Both women enjoy the full-body workouts involving strength training, stretching and balance exercises, and they say they feel better in every way.
“I like the way I feel,” Carolyn says, with confidence she can enjoy playing with her grandchildren, cook family meals, and travel to the beach.
“I wasn’t ready to be done with life, and I wanted to be able to do certain things. I have an appreciation for the smaller things that you take for granted when you’re younger.
“I’m glad I got better, so now I can have some more fun. I highly recommend it.”
HIIT Happens to Be Excellent for Active Adults
Have you heard about High-Intensity Interval Training and wondered what HIIT’s all about?
Or noticed joggers or walkers sporadically speeding up for short bouts?
HIIT is a great way to make the most of aerobic exercise, and although it has media buzz, it’s not just a trend.
It’s also not only for “the young and healthy,” the Mayo Clinic says. “Researchers have found that HIIT can improve health and fitness for just about everyone and has even bigger benefits for older adults.”
During a HIIT workout, you go back and forth between working hard and taking it easy.
The Mayo Clinic cites just one study that shows walkers improved aerobic fitness, leg strength and blood pressure just by alternating between three minutes of fast walking and three minutes of slow walking – for 30 minutes, four times a week.
Their results were better than others who walked twice as long but at a slower, consistent pace.
It’s even better news for people over 65. The Mayo Clinic says age-related deterioration of muscle cells has actually been reversed.

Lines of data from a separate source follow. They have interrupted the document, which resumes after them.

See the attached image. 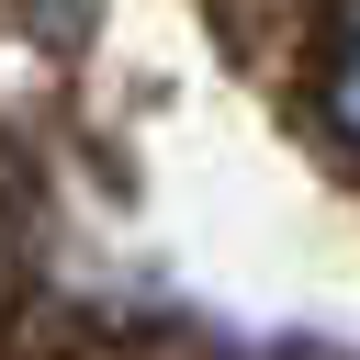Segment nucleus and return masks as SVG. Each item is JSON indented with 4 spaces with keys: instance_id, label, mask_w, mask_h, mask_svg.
Instances as JSON below:
<instances>
[{
    "instance_id": "nucleus-1",
    "label": "nucleus",
    "mask_w": 360,
    "mask_h": 360,
    "mask_svg": "<svg viewBox=\"0 0 360 360\" xmlns=\"http://www.w3.org/2000/svg\"><path fill=\"white\" fill-rule=\"evenodd\" d=\"M326 112L360 135V0L338 11V56H326Z\"/></svg>"
}]
</instances>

And AARP says that varying short bursts of fast walking with longer bouts of strolling helps:
- Lower inflammation
- Improve blood pressure
- Slow aging
- Reduce the risk of many diseases
Come try HIIT on a treadmill or other equipment, and let us answer any questions you might have about whether this is right for you.
Healthy Recipe: Macaroni with Sausage & Ricotta
This quick and healthy pasta recipe serves six. You can use any tubular pasta with it to satisfy the need for yummy comfort food.
- 2 tablespoons extra-virgin olive oil
- 6 tablespoons finely chopped yellow onion
- 6 ounces mild pork sausage, casings removed
- 1 14-ounce can no-salt-added whole peeled tomatoes, chopped, with their juice
- ¼ teaspoon ground pepper
- 1/8 teaspoon salt plus 1 tablespoon, divided
- 12 ounces thin tube-shaped pasta, such as pasta al ceppo
- 6 tablespoons part-skim ricotta cheese
- 10 fresh basil leaves, thinly sliced
- ¼ cup freshly grated Parmigiano-Reggiano cheese
- Put 2 quarts of water on to boil in a large pot.
- Meanwhile, combine oil, onion and sausage in a large skillet over medium-high heat. Cook, stirring and crumbling the sausage with a spoon, until the onion is golden, 4 to 5 minutes. Add tomatoes, pepper and 1/8 teaspoon salt; cook until the tomatoes have reduced and separated from the oil, 5 to 10 minutes. Remove from heat.
- Add the remaining 1 tablespoon salt to the boiling water, stir in pasta and cook according to package instructions until just tender.
- Just before the pasta is done, return the sauce to medium-low heat. Add ricotta and basil and stir until combined. When the pasta is done, drain well and toss with the sauce and Parmigiano. Serve at once.